From the March 13, 2018 ACP Advocate
Take a behind-the-scenes look at how policies are formulated, discussed and end up as a formal position
Each year, the American College of Physicians (ACP) develops anywhere between four to six new public policies, and the process itself always starts with an idea.
This idea can come from the Board of Regents, the College governance, state and local chapters and/or any of ACP's committees, councils or staff. Sometimes it may even be ripped from the headlines depending on the news cycle. These policies address a wide range of issues from relieving administrative burdens and improving payments for internists' services to climate change and health care reform to reining in the opioid epidemic, improving quality measures and reducing health disparities, plus more.
Take climate change, for example. This wasn't really on the College's radar until ACP's Board of Governors, an advisory board to the Board of Regents, passed a resolution on the subject.

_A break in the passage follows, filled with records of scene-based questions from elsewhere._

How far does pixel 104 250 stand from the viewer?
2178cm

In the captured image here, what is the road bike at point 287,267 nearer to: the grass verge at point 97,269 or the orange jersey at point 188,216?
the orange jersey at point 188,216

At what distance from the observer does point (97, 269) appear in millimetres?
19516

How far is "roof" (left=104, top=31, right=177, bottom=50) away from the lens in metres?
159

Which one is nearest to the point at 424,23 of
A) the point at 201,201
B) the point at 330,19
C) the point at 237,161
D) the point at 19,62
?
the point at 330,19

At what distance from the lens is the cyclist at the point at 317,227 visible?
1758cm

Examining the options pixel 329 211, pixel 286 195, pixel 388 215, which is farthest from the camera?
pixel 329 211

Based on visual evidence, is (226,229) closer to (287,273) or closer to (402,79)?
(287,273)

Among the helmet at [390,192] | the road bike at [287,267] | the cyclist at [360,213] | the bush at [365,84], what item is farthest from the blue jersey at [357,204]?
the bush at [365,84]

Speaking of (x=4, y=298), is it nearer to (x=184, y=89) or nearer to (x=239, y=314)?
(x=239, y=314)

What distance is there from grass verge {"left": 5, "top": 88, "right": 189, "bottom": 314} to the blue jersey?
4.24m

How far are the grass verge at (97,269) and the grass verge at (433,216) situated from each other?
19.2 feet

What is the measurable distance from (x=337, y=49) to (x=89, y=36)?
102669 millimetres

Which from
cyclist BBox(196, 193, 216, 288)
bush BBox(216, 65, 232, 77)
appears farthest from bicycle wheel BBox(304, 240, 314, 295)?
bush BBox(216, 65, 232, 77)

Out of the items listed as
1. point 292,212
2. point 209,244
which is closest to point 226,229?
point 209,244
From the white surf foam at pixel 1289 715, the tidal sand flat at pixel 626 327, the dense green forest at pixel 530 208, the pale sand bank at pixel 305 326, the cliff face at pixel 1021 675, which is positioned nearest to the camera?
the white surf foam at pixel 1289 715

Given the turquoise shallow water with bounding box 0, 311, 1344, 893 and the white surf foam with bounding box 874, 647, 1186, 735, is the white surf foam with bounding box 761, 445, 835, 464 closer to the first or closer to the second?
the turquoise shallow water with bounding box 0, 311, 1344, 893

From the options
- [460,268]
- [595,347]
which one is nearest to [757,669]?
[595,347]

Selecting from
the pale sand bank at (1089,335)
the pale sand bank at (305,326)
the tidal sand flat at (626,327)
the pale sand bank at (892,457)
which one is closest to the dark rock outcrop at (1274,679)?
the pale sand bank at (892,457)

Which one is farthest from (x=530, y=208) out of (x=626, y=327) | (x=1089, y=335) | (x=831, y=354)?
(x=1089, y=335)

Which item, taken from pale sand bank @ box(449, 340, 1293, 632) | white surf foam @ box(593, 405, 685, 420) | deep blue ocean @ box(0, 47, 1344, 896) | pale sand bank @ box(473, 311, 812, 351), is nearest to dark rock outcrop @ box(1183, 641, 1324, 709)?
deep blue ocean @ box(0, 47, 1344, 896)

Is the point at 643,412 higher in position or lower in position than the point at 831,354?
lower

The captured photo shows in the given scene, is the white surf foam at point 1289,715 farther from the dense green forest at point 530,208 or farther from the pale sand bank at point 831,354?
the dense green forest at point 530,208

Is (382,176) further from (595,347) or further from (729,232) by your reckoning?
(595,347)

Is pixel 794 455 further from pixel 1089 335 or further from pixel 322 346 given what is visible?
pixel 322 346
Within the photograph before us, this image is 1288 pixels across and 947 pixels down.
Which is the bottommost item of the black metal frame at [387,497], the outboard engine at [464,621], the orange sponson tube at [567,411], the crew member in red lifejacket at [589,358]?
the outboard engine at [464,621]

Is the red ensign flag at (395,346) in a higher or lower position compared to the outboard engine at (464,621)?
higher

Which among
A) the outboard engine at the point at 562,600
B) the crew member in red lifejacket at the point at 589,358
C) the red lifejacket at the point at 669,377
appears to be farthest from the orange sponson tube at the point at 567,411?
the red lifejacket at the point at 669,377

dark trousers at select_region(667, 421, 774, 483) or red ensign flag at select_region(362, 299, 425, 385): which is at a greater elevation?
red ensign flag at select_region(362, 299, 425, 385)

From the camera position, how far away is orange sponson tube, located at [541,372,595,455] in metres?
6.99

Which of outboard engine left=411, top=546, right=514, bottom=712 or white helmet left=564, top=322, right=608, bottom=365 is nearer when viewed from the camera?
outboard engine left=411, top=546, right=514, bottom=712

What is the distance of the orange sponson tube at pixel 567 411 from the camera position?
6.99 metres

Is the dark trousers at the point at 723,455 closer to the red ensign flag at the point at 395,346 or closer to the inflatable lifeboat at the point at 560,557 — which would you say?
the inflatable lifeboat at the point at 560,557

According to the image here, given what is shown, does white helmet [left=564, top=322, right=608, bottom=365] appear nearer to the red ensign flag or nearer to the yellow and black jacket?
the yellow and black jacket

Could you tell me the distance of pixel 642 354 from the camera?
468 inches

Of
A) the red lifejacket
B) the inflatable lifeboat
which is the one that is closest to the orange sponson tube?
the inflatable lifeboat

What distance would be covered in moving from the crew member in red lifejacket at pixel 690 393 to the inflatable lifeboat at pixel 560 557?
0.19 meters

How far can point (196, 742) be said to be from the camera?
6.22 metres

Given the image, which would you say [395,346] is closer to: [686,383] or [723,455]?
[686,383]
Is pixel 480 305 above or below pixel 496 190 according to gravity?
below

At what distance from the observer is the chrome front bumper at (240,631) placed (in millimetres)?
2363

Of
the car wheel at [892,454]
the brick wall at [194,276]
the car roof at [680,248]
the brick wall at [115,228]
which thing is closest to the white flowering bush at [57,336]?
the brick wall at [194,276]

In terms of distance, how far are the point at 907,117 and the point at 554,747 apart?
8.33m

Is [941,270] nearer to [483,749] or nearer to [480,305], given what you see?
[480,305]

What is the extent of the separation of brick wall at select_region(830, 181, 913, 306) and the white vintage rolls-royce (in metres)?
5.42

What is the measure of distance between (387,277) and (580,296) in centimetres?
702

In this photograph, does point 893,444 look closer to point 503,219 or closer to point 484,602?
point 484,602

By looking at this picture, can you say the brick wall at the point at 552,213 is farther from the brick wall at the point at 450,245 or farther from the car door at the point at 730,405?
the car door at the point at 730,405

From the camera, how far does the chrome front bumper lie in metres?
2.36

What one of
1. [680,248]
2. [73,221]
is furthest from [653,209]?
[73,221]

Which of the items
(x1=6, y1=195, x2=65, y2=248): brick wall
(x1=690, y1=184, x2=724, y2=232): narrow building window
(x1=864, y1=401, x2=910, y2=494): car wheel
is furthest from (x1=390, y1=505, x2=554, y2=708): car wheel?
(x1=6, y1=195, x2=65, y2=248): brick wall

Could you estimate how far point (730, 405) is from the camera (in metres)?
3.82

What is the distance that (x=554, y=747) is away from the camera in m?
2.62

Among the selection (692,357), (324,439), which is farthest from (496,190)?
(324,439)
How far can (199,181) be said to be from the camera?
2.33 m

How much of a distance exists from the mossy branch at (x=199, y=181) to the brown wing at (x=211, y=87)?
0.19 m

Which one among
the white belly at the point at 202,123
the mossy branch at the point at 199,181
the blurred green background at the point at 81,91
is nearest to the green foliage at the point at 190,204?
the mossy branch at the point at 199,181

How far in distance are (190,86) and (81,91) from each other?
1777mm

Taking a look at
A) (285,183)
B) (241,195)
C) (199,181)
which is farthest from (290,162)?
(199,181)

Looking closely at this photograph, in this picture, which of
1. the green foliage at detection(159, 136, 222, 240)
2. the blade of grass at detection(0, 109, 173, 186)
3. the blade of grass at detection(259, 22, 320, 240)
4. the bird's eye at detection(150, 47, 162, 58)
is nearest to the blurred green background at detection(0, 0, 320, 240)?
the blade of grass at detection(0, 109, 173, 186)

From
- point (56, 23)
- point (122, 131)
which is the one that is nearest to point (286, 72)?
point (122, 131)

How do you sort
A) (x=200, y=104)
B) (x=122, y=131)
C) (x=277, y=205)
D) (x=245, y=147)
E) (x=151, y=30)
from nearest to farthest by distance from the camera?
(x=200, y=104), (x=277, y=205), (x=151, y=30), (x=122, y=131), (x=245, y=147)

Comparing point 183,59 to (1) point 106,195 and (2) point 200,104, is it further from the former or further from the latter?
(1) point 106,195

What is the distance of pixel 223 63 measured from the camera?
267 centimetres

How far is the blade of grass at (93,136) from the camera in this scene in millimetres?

And from there it was all hands on deck, explained Renee Butkus, director of ACP's health policy in Washington, DC. “When we get a resolution, we research the data in the literature, do an assessment of other organizations' policies as well as any legislative or regulatory activity, and then the responsible committee will review it and give us direction,” she said. Committees include the Health and Public Policy Committee (HPPC), the Medical Practice and Quality Committee (MPQC) and the Ethics, Professionalism and Human Rights Committee (EPHRC).